America Against the World
- Book cover
- Author: Andrew Kohut and Bruce Stokes
- Language: English
- Genre: Non-fiction
- Publisher: Henry Holt and Company
- Publication date: May 1, 2007
- Publication place: United States
- Pages: 284
- ISBN: 978-0-8050-8305-7

= America Against the World =

2007 book by Andrew Kohut and Bruce Stokes

America Against the World: How We Are Different and Why We Are Disliked is a non-fiction book that was written by Andrew Kohut and Bruce Stokes in 2007 about United States foreign policy and the causes of dislike of Americans in other countries. Kohut is a former president of the American Association for Public Opinion Research and the National Council on Public Polls.

The book consists of 91,000 interviews that were conducted in 50 countries and collected by the Pew Foundation and other organizations. They find that Americans are unique and the differences of viewpoint between Americans and others on a range of topics, including happiness, religious conviction and individualism, are striking. The authors said they believed anti-Americanism usually concerns US government policies, and the world had always "held Americans in higher esteem than America". But today, non-Americans are "increasingly equating the US people with the US government".

They also said they believe Americans have a different reaction to people of other nationalities in the 21st century after liberal and democratic values became important in US politics in the nineteenth century. The most significant differences between Americans and others were the ability to shape their own lives and to solve social problems by using government action. As a result, Americans have less trust in organizations like the United Nations. Kohut and Stokes relied on a contemporary assessment of Alexis de Tocqueville's ambivalent conclusion about American exceptionalism.

==Content==
America Against the World investigates the influence of the presidency of George W. Bush in American society. In the authors' opinion, Bush is not the only person to blame for the world's poor view of the United States. According to the book, anti-Americanism is caused by the US's actions in South and Latin America, America sponsored actions in Guatemala, US participation in events in Iran in 1953 and the revolution of 1979, American support for oppression during the cold war.

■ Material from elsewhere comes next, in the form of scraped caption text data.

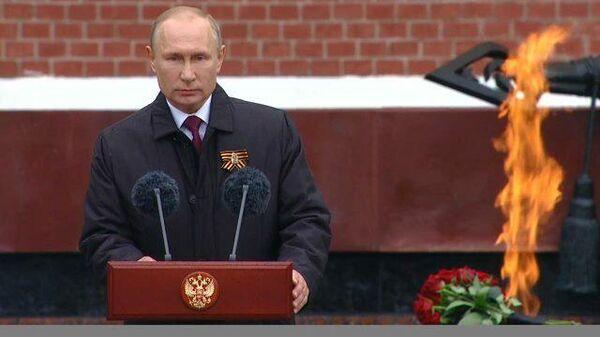 Мы непобедимы, когда мы вместе: Путин поздравил россиян с Днем Победы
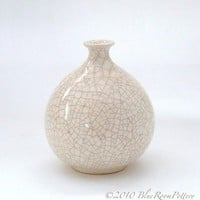 Modern Minimalist Wheel Thrown Ceramic White Round Bottle Dried Flower Bud Vase Home Decor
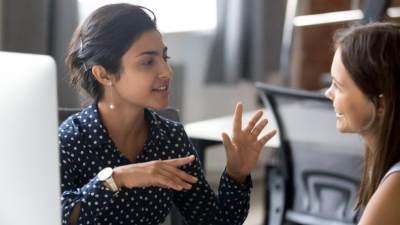 Membangun Komunikasi Baik dengan Rekan Kerja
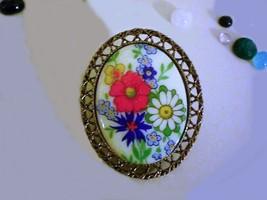 Ladies Pretty Vintage 1960's Gold Tone Transfer Porcelain Flower Oval Brooch - $12.99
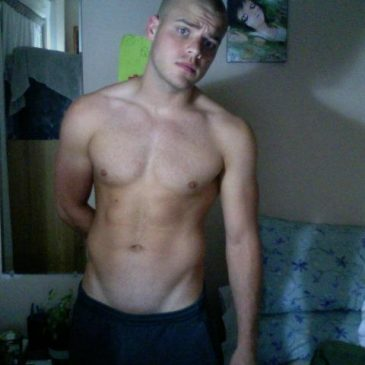 Hot Guy Get Topless On Cam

Andrew Kohut and Bruce Stokes wrote that anti-Americanism had a resurgence during the George W. Bush presidency. They wrote about international anger towards Americans by sourcing interviews conducted in 50 countries collected by the Pew Foundation and other organizations. US action against terrorism makes up a part of anti-American sentiment in other countries. Kohut's Pew Research Center polls show international opinion of the United States dropped under the Bush-junior presidency; this was not from the 2001 September 11 attacks but since he won the presidency.

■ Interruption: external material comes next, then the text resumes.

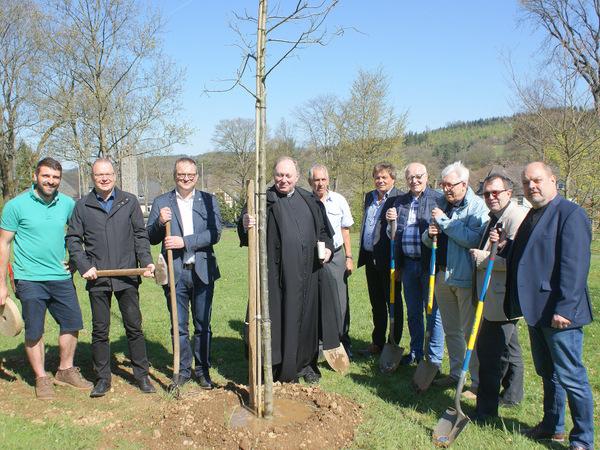 Zum Stadt-Geburtstag einen Baum gepflanzt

According to the book, anti-Americanism focuses on US government policies. According to the polls, "the American people, as opposed to some of their leaders, seek no converts to their ideology" and 60 percent of Americans consider their culture "superior to others". The Importance of America's relationship with other nations and their reactions to global events mean they are unwilling for multinational efforts and institutions, and compared with other countries' citizens they pay less attention to them.

Kohut and Stokes write that Americans are self-involved, that George W. Bush reflected the real America for others, and that changing these conditions needs a change of leaders and peoples' thoughts. "Americans think of themselves as kings and queens of the world's prom", the writers said. According to the book, American security depends on its further moral growth; "American greatness" does not need to have militaristic connotations, instead it needs exceptionalism worth aspiring to.

==Reception==
Juliana Geran Pilon noted that the authors presented the results of the surveys conducted by the Pew Center over the course of a decade. This was backed up by Geran Pilon who believed the book was well-documented as it showed the growth of the US isolation depth through analytics and reporting. He also said that the book presented data results and reality close together that it makes the study particularly valuable. He remarked that the results on the polling of 38,000 people who are from 44 countries are exceptional.

Pilon commented that Kohut and Stokes believe that "United States" has come to mean not only US government policies, but the American people as well.

Another review, by Walter Russell Mead, suggested that Kohut and Stokes identify an enduring problem: when a significant number of individuals are opposed to the majority of the US population. Mead agreed that Americans tended to be more effective than most people in their ability to shape their own lives, as well as acceptance of the use of government action in solving world problems. Mead also suggested that Kohut and Stokes had created an accessible and understandable database, in researching their book. It was also noted that the inclusion of the results of global surveys made the book interesting.